- **What to produce**: List every programming language or language implementation named in the mailing-list message about JVM languages, in the order each first appears.

- **Page text**:
Begin
>  Jython - A second opportunity to pull a whole platform into the JVM
>  world, and a very receptive Python community that doesn't hate anything
>  with a J in it
>
The same can be said of JRuby, especially with the prospect of JRuby
on Rails. From a marketing stand point, this a great way to chose
languages, as long as we remember to take into account the likeliness
of adoption. Take perl for example, it has a higher market share than
Python, but a fantastic collection of easily accessible libraries and
a devoted albeit stubbern following... and being a member of that
community for quite some time, I remember allot of J hate going on...

If there is ever a JVM implementation of C#, let's not walk to it, but
run. And then turn around and run in the opposite direction as we
dodge the bombardment of Microsoft lawyers that will rain down on us.

On Thu, Apr 24, 2008 at 1:53 PM, Charles Oliver Nutter
<[EMAIL PROTECTED]> wrote:
>
>  For my CommunityOne talk...how about everyone posts five "interesting"
>  JVM language projects. This can certainly include languages that aren't
>  under active development right now or that don't have a large following.
End
Saved data entries
Begin
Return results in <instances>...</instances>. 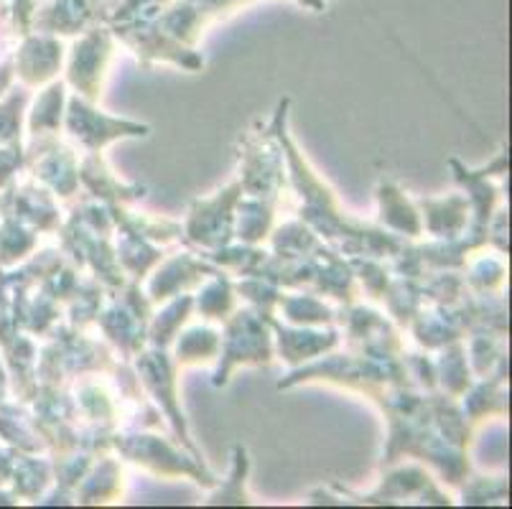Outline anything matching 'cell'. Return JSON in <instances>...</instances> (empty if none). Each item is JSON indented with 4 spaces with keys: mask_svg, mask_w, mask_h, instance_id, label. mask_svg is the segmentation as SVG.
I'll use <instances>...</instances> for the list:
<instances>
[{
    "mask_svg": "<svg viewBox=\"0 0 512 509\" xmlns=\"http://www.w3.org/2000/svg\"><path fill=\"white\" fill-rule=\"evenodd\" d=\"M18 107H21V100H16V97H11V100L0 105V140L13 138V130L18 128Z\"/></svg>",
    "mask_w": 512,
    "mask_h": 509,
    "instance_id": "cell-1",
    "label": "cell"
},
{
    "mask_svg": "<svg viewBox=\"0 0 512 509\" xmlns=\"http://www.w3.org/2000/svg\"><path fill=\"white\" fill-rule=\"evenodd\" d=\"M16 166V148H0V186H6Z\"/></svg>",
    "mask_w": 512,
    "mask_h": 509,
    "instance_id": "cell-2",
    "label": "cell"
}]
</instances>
End
Begin
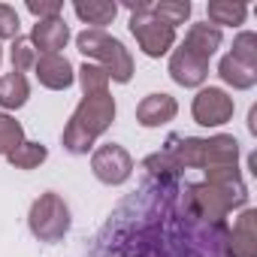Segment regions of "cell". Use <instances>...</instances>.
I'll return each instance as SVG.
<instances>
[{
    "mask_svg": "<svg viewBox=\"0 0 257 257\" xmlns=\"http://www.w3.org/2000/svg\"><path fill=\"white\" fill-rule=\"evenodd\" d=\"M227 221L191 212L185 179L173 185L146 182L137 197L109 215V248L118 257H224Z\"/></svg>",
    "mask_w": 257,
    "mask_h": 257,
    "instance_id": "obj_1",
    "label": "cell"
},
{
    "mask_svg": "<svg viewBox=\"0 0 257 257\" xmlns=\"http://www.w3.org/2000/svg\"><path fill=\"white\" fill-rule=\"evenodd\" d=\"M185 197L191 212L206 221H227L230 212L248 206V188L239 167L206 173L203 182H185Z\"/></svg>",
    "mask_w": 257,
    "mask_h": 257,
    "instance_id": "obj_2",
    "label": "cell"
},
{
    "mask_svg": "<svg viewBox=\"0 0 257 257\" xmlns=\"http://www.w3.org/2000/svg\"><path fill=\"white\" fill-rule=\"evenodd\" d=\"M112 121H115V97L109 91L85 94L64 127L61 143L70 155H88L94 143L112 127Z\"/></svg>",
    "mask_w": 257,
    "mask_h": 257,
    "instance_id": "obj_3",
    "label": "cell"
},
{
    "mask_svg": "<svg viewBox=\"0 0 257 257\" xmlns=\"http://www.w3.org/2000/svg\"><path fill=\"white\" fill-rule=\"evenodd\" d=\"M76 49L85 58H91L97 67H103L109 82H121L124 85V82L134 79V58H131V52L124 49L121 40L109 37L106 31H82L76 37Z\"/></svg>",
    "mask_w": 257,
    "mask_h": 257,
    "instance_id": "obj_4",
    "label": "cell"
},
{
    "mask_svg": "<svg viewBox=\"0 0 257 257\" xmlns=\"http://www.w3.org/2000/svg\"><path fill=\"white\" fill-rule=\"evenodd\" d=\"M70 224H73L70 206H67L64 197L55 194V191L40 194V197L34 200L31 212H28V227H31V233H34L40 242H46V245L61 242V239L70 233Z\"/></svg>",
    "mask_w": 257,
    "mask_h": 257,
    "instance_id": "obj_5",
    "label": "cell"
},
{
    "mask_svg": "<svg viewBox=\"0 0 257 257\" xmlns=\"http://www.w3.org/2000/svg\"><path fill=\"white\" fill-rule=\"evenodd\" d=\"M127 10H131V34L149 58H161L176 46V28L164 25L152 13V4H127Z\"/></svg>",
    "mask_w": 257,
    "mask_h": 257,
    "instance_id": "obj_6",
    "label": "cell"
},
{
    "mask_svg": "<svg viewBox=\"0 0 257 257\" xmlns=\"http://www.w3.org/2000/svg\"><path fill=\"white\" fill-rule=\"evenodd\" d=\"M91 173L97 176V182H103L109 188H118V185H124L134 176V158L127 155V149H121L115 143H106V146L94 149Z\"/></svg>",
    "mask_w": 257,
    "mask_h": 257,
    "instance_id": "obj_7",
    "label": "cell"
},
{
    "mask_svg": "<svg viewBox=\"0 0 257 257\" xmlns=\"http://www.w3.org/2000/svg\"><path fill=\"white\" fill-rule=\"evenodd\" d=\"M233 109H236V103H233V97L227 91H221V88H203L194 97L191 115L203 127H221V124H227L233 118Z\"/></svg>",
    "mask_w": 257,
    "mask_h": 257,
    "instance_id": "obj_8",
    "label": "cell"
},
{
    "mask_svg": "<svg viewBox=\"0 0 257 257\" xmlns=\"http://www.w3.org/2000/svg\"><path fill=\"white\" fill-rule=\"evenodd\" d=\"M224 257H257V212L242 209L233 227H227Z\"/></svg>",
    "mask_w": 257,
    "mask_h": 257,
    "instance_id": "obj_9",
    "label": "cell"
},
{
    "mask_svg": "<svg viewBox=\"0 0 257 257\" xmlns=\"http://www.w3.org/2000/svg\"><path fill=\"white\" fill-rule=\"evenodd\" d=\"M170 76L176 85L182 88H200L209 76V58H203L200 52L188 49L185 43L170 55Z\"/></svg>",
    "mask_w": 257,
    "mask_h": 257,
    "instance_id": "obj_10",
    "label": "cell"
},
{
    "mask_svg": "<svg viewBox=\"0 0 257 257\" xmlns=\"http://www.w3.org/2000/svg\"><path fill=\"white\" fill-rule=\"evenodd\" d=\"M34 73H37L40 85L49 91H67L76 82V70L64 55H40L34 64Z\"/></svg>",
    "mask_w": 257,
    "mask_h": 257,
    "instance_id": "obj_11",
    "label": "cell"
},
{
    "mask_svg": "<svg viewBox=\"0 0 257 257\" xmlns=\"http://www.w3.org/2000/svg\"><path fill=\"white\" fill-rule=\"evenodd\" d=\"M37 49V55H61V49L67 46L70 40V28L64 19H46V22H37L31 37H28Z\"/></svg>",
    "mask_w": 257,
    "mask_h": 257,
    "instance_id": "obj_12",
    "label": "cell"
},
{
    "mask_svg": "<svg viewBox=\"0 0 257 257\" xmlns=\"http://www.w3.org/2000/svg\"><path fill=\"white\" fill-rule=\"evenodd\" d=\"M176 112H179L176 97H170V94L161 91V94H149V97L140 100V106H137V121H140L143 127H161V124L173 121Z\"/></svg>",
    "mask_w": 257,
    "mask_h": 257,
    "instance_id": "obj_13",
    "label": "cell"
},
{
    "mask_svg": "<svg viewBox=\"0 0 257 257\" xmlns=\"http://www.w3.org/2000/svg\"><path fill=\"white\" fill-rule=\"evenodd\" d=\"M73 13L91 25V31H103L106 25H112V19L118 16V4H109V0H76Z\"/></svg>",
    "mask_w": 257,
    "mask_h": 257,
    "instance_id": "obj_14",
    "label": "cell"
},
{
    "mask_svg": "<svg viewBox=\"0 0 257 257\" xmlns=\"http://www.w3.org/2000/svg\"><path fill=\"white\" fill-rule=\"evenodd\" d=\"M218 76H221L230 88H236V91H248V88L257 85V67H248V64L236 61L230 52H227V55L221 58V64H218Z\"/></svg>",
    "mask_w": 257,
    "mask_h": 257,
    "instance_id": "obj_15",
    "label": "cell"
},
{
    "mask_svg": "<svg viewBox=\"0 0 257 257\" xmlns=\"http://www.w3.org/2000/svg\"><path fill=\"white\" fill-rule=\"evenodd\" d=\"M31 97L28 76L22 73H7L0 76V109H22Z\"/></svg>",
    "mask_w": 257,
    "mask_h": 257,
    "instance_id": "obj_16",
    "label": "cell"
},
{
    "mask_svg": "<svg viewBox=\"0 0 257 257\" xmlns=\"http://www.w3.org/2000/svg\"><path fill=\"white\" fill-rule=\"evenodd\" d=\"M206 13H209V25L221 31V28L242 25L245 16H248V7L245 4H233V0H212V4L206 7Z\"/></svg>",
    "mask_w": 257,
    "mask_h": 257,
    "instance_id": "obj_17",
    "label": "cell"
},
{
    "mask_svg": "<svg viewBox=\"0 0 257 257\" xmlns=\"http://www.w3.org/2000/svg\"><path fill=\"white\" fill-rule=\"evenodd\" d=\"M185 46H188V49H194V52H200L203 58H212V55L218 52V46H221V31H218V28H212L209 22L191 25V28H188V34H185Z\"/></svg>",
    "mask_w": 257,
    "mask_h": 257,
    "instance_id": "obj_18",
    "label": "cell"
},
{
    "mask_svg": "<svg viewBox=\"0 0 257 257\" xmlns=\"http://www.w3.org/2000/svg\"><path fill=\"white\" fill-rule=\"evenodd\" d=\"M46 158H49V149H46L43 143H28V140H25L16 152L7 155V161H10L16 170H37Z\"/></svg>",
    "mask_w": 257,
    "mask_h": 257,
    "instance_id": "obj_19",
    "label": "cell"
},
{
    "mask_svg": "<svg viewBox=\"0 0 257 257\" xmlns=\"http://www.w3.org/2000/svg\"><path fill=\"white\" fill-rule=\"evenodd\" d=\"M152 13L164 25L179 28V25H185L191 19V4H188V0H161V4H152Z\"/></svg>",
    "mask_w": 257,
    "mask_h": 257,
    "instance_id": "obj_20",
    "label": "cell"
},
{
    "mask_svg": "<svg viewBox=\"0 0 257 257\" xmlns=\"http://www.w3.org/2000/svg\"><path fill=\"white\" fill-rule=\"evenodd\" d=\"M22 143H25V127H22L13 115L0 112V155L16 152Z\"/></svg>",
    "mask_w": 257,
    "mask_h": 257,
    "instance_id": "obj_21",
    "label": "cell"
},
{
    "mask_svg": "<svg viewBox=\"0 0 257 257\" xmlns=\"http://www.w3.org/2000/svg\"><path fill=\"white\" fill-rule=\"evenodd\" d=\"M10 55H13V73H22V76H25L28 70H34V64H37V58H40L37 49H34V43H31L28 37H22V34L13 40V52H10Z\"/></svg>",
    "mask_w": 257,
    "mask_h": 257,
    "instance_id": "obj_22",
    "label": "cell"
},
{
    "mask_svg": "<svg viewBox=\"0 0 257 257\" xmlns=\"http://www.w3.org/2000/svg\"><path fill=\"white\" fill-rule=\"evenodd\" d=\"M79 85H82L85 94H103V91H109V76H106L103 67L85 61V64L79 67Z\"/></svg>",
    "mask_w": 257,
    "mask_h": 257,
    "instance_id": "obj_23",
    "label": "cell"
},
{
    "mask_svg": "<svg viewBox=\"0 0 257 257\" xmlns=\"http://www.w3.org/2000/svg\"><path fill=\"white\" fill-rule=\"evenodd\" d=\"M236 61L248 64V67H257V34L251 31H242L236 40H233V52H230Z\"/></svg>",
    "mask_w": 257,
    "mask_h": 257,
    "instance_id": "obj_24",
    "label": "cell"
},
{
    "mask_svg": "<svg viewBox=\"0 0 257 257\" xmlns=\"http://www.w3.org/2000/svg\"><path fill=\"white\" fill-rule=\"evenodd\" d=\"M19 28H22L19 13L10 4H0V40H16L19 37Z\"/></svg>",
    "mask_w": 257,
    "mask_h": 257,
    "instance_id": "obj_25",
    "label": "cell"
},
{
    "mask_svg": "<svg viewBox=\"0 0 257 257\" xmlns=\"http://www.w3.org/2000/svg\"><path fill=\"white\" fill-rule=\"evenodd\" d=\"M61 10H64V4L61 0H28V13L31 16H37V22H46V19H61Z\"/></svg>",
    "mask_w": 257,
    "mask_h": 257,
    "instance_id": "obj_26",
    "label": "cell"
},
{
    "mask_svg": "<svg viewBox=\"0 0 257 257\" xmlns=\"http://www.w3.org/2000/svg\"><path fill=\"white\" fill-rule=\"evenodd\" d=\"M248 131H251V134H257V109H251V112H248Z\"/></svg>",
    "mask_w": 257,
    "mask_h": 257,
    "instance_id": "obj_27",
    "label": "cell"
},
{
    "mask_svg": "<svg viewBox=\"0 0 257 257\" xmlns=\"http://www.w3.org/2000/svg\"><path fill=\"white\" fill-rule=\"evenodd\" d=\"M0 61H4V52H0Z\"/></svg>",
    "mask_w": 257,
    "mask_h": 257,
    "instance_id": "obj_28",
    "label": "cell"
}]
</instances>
End
- **Solved problem**: Jython, Python, JRuby, perl, C#